Questions on the material:
(a) Using the passage on FHA loan limits, answer these:
(i) What is the maximum FHA-insured loan amount in most counties in 2017?
(ii) What was the maximum FHA loan size in the most expensive counties in 2016?
(iii) Which place in North Carolina is on the list of high-cost areas?
(b) Translate this sentence from the passage on FHA loan limits into Spanish: "These are the same housing markets where Fannie Mae and Freddie Mac-backed loans offer the highest loan limits."

Quoted passage:
[Start of section]

In response to rising home prices nationwide, the Federal Housing Administration has raised loan limits for 2017. So if you were looking to buy a home, you may be able to qualify for an FHA loan next year a bit easier than you could this year.
The maximum loan amount for an FHA-insured loan will be $275,665 in 2017 in most counties , compared to $271,050 in 2016. In the most expensive counties, the maximum FHA loan size will increase to $636,150, up from $625,500 in 2016. That may sound high for a government-backed loan meant to help first-time homebuyers, but in some expensive metro areas, $636,000 that is considered low-income housing!
Those areas include the San Francisco Bay Area, NY, LA, D.C., and posh ski resort towns in Colorado, Idaho, Utah and Wyoming. Martha’s Vineyard also made that list, along with Elizabeth City, North Carolina. These are the same housing markets where Fannie Mae and Freddie Mac-backed loans offer the highest loan limits.

[End of section]

Dataset content:
[Start of section]

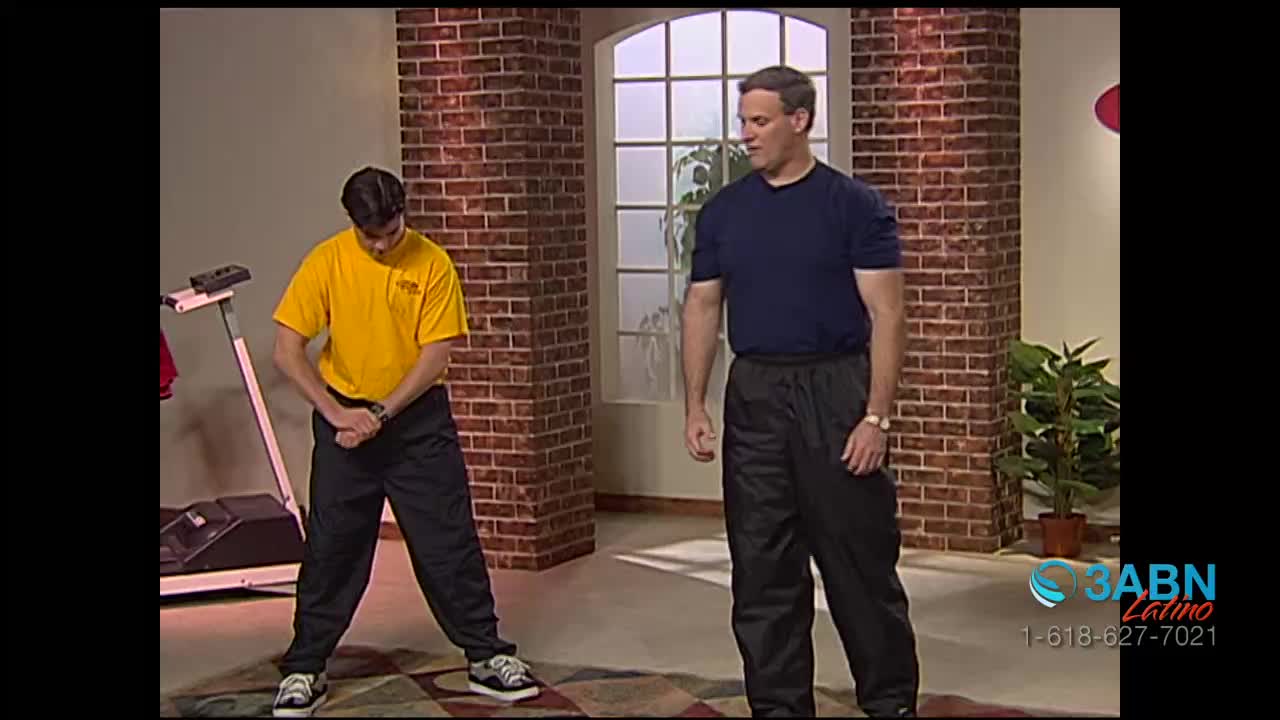 A man in a yellow shirt stretches, arms crossed in front of him, while another in a blue shirt stands nearby. The 3ABN Latino logo is visible in the corner, and a treadmill sits in the background.
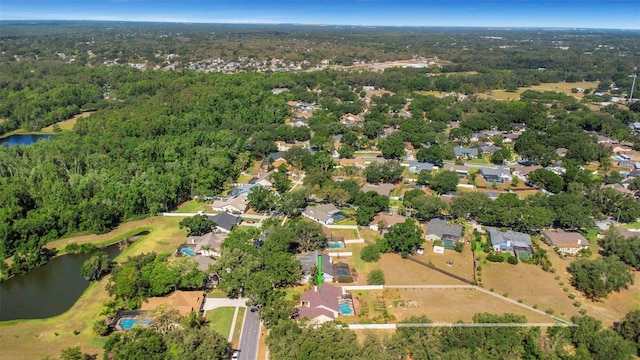 aerial view of residential area featuring a large body of water and a heavily wooded area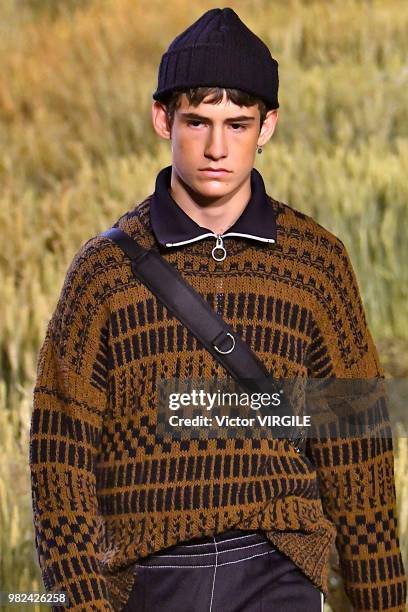 Model walks the runway during the AMI Alexandre Mattiussi Menswear Spring/Summer 2019 fashion show as part of Paris Fashion Week on June 21, 2018 in...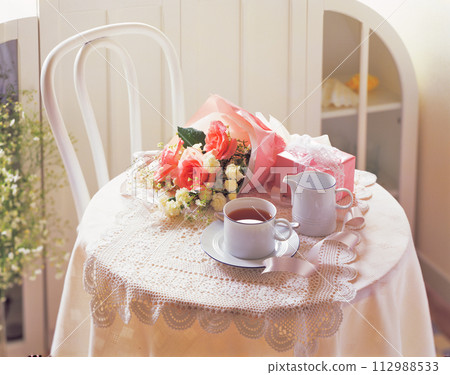White tea cup and tea set and bouquet of flowers White tea cup and tea set and bouquet of flowers 112988533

[End of section]

Numbered responses:
(a)
(i) $275,665
(ii) $625,500
(iii) Elizabeth City

(b) Estos son los mismos mercados inmobiliarios donde los préstamos respaldados por Fannie Mae y Freddie Mac ofrecen los límites de préstamo más altos.